• 网页图文数据:
────────────────────
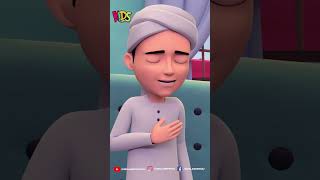 Deen Ka Ilm Kya Hai  ghulamrasool cartoonseries kidsYtshorts shortsfeed islamiccartoon [upl. by Ardua60]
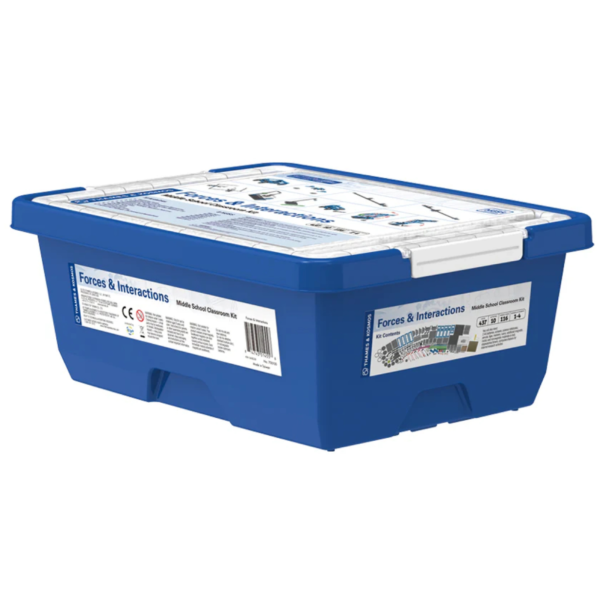 Thames & Kosmos Forces and Interactions Middle School Physics Kit 700100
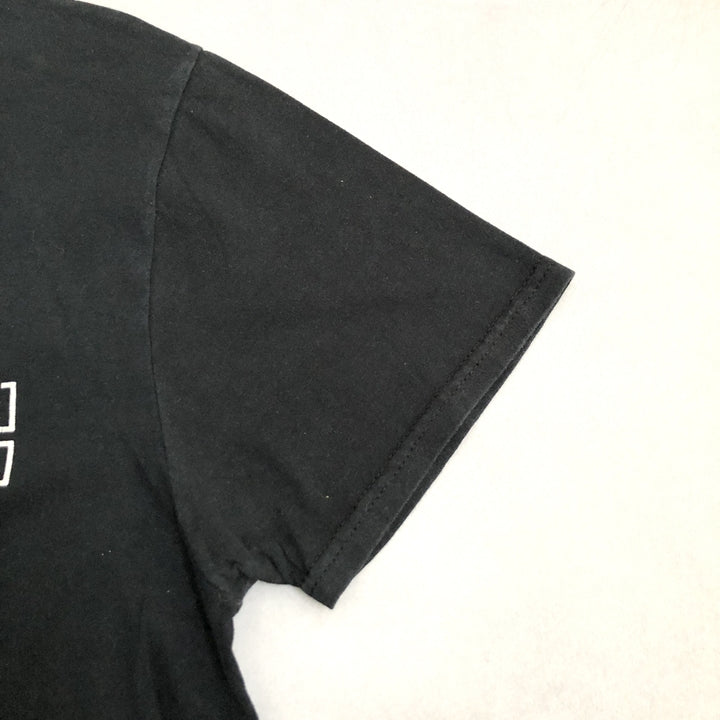 スターウォーズ 古着 Tシャツ ビッグロゴ ブラック M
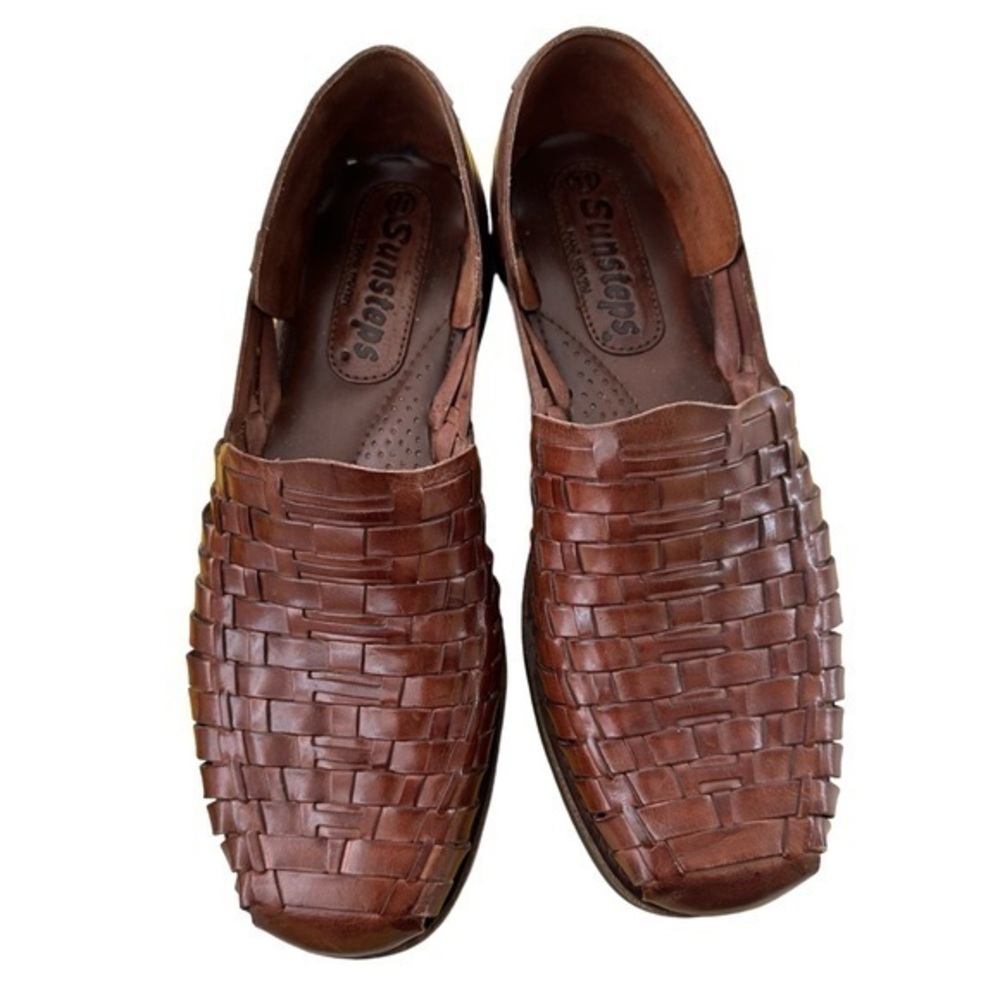 Sunsteps Hand Woven Sandals
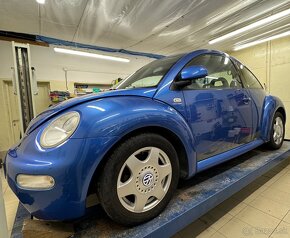 VW NEW BEETLE 1.9TDI 66kW - 7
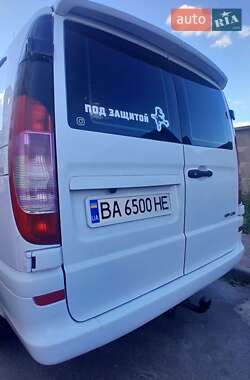 Мінівен Mercedes-Benz Vito 2009 в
────────────────────
• 题目详情: 请将以上清单中的“Sandals”替换为“Slippers”，其余内容一字不改，重新写出清单的所有行，图片不要写入答案。

• 书面解答:
 Deen Ka Ilm Kya Hai  ghulamrasool cartoonseries kidsYtshorts shortsfeed islamiccartoon [upl. by Ardua60]
 Thames & Kosmos Forces and Interactions Middle School Physics Kit 700100
 スターウォーズ 古着 Tシャツ ビッグロゴ ブラック M
 Sunsteps Hand Woven Slippers
 VW NEW BEETLE 1.9TDI 66kW - 7
 Мінівен Mercedes-Benz Vito 2009 в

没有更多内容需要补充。